Sepanjang hidupnya, Cut Nyak Dien terus melakukan perlawanan dan pertempuran demi mewujudkan Tanah Air yang merdeka. Kisah perjuangannya bukan hanya tentang peperangan, tetapi juga tentang pengorbanan, strategi, dan tekad kuat seorang perempuan pejuang dari Tanah Rencong.
Kisah Cut Nyak Dien Melawan Penjajah
Diceritakan dalam buku Ensiklopedi Pahlawan Nasional oleh Sai, dkk, perjuangan Cut Nyak Dien bermula ketika Perang Aceh meletus pada 1873. Belanda mulai menyerang Aceh dengan membakar Masjid Raya Baiturrahman dan menimbulkan kemarahan rakyat.
Pasukan Aceh yang dipimpin oleh Panglima Polim dan Sultan Mahmud Syah berhasil melawan Belanda. Bahkan, Jenderal Köhler tewas dalam pertempuran, membuat Belanda semakin marah.

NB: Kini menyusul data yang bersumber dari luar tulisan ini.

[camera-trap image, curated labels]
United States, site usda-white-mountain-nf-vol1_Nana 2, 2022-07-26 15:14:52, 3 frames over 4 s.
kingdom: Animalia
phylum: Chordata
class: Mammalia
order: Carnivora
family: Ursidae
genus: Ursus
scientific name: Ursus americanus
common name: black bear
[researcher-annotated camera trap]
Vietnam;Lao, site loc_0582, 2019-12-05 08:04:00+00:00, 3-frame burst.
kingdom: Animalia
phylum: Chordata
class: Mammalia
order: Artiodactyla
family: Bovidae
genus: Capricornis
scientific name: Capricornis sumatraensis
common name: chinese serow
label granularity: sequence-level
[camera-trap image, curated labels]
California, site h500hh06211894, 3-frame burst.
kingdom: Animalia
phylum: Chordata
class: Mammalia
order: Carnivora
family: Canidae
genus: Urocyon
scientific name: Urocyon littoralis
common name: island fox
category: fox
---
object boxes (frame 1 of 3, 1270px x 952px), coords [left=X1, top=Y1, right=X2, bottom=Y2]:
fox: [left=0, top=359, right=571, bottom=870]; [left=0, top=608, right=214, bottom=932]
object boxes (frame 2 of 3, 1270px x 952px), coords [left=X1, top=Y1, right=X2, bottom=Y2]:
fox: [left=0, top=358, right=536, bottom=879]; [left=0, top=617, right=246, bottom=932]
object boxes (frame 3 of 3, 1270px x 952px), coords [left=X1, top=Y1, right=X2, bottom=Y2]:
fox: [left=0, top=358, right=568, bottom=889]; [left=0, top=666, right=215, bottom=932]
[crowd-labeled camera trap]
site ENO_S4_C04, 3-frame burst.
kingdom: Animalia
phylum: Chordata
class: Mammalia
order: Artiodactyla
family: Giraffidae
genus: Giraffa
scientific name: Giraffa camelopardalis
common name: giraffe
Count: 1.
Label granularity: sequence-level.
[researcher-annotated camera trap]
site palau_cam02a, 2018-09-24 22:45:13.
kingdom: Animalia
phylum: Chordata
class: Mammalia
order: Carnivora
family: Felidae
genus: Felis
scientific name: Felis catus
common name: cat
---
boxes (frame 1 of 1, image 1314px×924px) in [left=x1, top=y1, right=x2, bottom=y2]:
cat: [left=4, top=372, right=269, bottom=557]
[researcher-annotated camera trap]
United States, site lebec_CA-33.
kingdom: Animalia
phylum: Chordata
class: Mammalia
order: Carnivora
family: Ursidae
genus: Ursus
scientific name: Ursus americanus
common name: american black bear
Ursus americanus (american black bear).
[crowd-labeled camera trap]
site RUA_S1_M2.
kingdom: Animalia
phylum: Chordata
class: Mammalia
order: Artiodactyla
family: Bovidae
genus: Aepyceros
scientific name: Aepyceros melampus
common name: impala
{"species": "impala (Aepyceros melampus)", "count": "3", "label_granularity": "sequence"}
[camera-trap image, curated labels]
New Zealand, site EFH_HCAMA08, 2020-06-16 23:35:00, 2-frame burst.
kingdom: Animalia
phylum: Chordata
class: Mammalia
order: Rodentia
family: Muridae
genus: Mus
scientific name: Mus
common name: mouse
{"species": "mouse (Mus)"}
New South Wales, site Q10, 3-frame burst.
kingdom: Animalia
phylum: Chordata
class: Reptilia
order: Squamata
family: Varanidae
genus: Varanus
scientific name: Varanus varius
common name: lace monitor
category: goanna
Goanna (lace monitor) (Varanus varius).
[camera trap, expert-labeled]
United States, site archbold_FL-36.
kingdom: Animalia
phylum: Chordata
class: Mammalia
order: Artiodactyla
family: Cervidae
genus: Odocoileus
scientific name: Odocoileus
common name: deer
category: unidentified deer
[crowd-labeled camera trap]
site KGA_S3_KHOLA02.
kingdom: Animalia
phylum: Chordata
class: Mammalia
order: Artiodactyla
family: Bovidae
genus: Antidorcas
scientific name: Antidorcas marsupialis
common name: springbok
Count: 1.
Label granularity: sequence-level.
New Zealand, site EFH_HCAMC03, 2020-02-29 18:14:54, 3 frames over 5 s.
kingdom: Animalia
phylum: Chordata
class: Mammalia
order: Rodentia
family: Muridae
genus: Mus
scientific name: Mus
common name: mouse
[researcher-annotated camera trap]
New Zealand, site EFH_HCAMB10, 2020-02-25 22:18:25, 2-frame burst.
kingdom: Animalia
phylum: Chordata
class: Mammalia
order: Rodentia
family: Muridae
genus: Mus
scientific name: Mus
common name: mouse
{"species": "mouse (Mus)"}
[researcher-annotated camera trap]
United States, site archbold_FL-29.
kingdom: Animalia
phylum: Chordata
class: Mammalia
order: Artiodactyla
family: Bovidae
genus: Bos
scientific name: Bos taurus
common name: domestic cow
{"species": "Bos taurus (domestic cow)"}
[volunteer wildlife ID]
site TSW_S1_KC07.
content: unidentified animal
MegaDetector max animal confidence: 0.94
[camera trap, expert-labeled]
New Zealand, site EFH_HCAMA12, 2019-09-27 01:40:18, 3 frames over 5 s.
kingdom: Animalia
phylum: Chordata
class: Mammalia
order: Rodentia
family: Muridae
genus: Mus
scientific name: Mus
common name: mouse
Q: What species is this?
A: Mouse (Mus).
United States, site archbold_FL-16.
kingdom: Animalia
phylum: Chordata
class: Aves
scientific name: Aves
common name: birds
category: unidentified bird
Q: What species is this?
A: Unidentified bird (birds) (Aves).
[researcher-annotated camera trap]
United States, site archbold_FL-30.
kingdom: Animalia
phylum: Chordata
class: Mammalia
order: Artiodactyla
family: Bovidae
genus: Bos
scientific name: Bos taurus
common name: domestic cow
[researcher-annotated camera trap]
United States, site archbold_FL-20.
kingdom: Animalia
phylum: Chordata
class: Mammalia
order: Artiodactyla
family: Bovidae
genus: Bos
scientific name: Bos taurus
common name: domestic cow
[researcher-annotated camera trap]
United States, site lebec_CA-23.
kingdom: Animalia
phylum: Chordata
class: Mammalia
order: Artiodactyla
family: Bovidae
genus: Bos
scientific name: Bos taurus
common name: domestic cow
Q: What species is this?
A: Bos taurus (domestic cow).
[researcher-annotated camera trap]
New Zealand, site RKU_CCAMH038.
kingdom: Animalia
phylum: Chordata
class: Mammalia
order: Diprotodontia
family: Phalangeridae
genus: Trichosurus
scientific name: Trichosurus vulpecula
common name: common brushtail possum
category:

Namun, pada 1874 hingga 1880, Belanda berhasil menduduki wilayah VI Mukim. Kondisi ini memaksa Cut Nyak Dien dan rakyat Aceh harus mengungsi.
Teuku Ibrahim, suami pertama Cut Nyak Dien, terus berjuang untuk merebut kembali wilayah Aceh yang diduduki Belanda. Sayangnya, ia tewas di Gle Tarum pada 1878 saat bertempur.
Kematian Teuku Ibrahim membuat Cut Nyak Dien sangat terpukul, namun semangat juangnya semakin membara. Ia bersumpah untuk melanjutkan perjuangan melawan penjajah.
Beberapa tahun kemudian, Cut Nyak Dien menikah lagi dengan Teuku Umar pada 1880. Mereka berdua menjadi pasangan pejuang yang kompak dalam melawan Belanda.